*** Supplied data ***
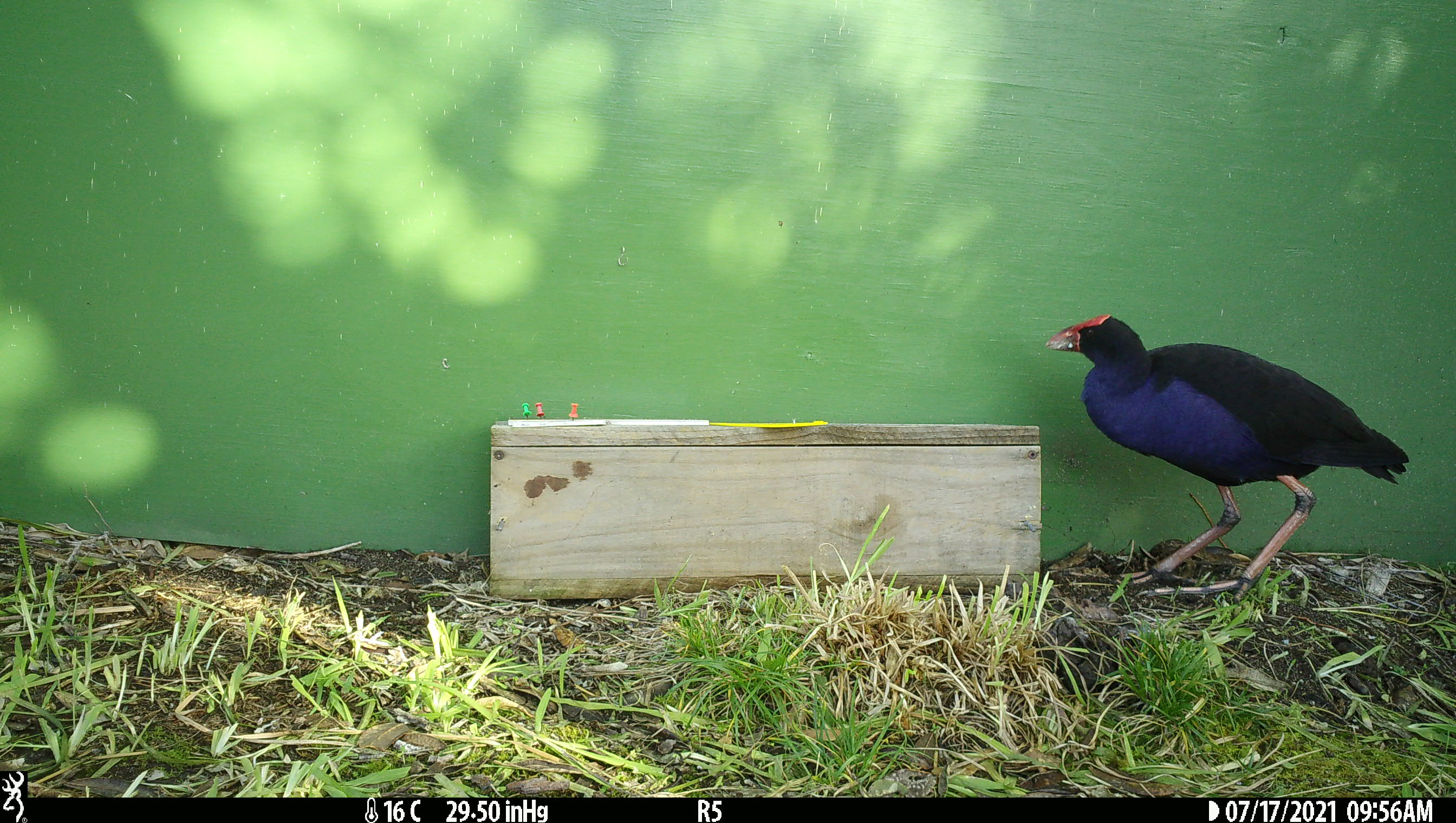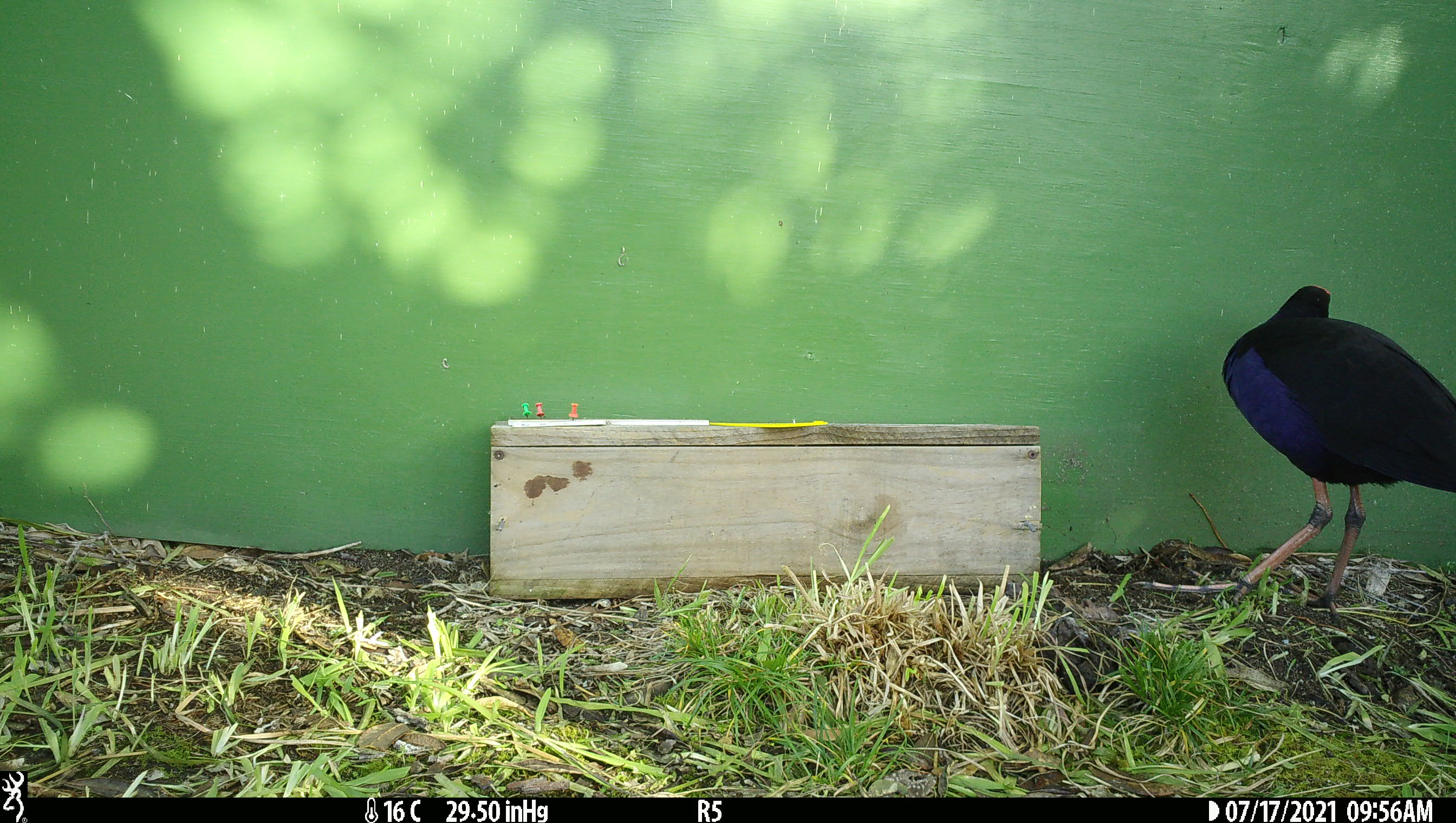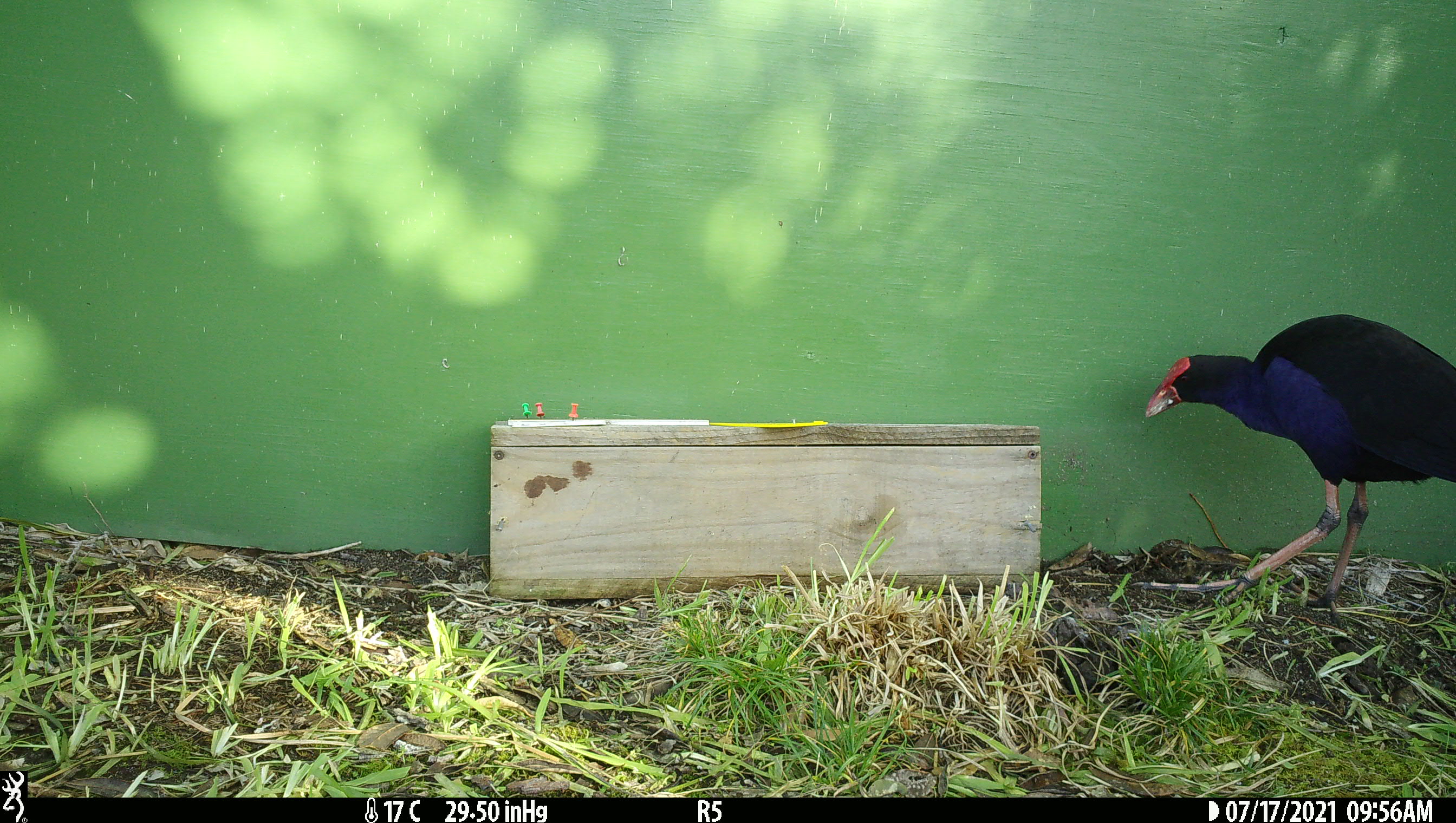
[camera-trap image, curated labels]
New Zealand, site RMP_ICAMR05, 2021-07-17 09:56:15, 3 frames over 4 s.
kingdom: Animalia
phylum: Chordata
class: Aves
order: Gruiformes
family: Rallidae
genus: Porphyrio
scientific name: Porphyrio melanotus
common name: australasian swamphen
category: pukeko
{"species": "pukeko (australasian swamphen) (Porphyrio melanotus)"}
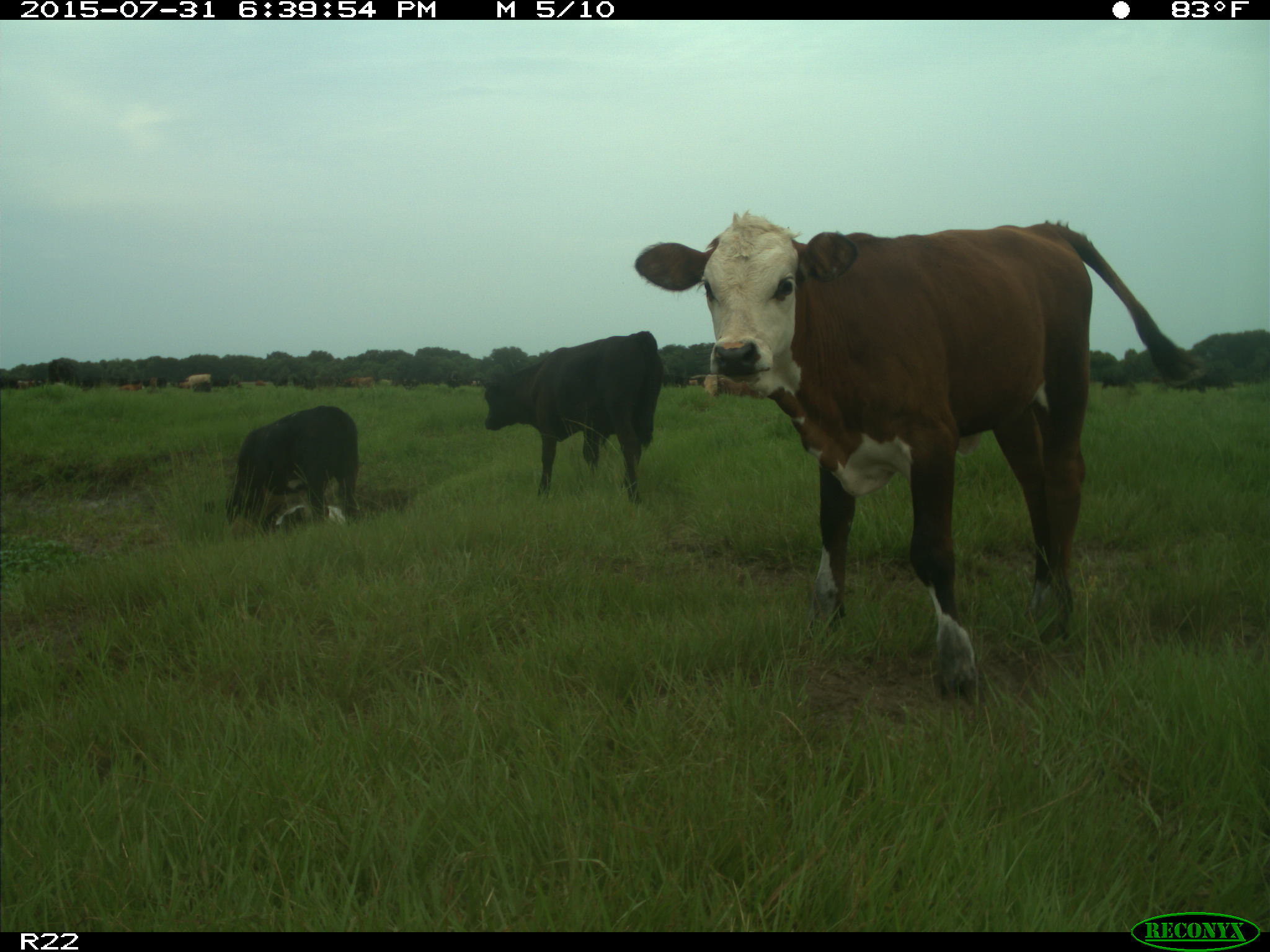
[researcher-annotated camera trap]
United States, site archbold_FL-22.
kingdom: Animalia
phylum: Chordata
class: Mammalia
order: Artiodactyla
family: Bovidae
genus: Bos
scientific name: Bos taurus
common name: domestic cow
Bos taurus (domestic cow).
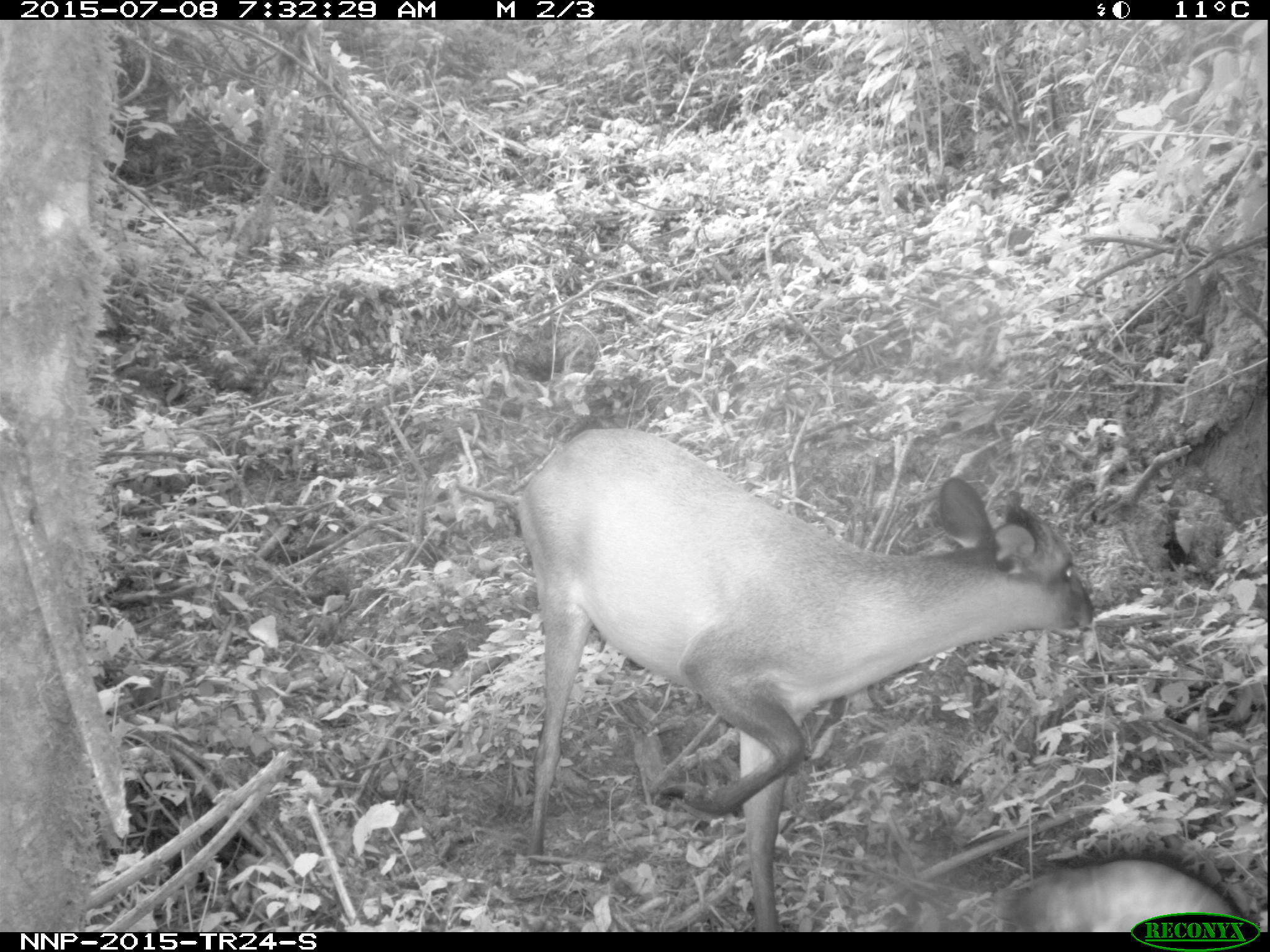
***
Problem to work on ::
Output all the records above again exactly, with the pictures dropped.

Solution to the exercise ::
[camera-trap image, curated labels]
New Zealand, site RMP_ICAMR05, 2021-07-17 09:56:15, 3 frames over 4 s.
kingdom: Animalia
phylum: Chordata
class: Aves
order: Gruiformes
family: Rallidae
genus: Porphyrio
scientific name: Porphyrio melanotus
common name: australasian swamphen
category: pukeko
{"species": "pukeko (australasian swamphen) (Porphyrio melanotus)"}
[researcher-annotated camera trap]
United States, site archbold_FL-22.
kingdom: Animalia
phylum: Chordata
class: Mammalia
order: Artiodactyla
family: Bovidae
genus: Bos
scientific name: Bos taurus
common name: domestic cow
Bos taurus (domestic cow).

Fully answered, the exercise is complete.